* BEGIN Data to process *

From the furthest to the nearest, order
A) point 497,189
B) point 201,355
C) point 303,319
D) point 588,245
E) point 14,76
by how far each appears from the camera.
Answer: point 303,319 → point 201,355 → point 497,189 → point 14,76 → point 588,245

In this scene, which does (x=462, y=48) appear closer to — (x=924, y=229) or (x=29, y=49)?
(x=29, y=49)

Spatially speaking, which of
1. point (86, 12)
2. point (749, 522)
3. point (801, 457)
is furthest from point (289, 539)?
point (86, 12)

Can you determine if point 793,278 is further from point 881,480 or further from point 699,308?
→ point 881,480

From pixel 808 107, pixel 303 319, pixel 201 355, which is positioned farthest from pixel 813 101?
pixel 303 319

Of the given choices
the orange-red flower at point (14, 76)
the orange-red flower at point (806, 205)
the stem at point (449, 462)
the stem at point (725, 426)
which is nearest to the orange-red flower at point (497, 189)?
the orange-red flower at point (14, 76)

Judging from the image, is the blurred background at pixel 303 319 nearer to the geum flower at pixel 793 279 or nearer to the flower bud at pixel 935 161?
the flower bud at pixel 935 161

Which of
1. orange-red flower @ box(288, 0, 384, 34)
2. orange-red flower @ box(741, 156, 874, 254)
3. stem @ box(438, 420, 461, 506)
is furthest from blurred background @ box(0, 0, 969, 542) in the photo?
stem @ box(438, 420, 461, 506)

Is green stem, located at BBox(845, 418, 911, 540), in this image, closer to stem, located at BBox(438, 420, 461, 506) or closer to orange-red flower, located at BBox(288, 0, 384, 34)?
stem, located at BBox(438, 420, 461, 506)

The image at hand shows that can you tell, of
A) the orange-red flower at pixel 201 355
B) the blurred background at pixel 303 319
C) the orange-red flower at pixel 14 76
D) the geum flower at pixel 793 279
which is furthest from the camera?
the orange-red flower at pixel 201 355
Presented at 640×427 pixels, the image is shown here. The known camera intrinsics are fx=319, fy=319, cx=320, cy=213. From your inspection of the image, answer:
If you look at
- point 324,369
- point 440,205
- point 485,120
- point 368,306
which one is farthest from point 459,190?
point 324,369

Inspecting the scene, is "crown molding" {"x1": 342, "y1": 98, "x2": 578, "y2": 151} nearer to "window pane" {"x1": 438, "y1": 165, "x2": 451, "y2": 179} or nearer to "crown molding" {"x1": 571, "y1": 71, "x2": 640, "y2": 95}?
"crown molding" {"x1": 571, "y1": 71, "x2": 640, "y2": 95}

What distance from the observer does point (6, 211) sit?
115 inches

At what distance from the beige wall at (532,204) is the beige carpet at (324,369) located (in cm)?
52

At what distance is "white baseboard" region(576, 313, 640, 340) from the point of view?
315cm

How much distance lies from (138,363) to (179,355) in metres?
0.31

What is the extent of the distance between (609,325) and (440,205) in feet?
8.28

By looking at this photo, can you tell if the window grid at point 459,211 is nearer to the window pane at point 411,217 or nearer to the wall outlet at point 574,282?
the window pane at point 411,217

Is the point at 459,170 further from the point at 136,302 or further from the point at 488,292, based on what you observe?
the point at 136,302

* END Data to process *

• _Goal of the exercise_
Give back the lines of the listing from the one with "Inspecting the scene, is" through the end, both included, exactly as written and with nothing added.

• _Full output_
Inspecting the scene, is "crown molding" {"x1": 342, "y1": 98, "x2": 578, "y2": 151} nearer to "window pane" {"x1": 438, "y1": 165, "x2": 451, "y2": 179} or nearer to "crown molding" {"x1": 571, "y1": 71, "x2": 640, "y2": 95}?
"crown molding" {"x1": 571, "y1": 71, "x2": 640, "y2": 95}

What distance from the observer does point (6, 211) sit?
115 inches

At what distance from the beige wall at (532,204) is the beige carpet at (324,369) located (in cm)?
52

At what distance is "white baseboard" region(576, 313, 640, 340) from the point of view?
315cm

How much distance lies from (138,363) to (179,355) in metres?
0.31

What is the extent of the distance between (609,325) and (440,205) in feet?
8.28

By looking at this photo, can you tell if the window grid at point 459,211 is nearer to the window pane at point 411,217 or nearer to the wall outlet at point 574,282?
the window pane at point 411,217

Is the point at 459,170 further from the point at 136,302 or further from the point at 488,292, based on what you observe?
the point at 136,302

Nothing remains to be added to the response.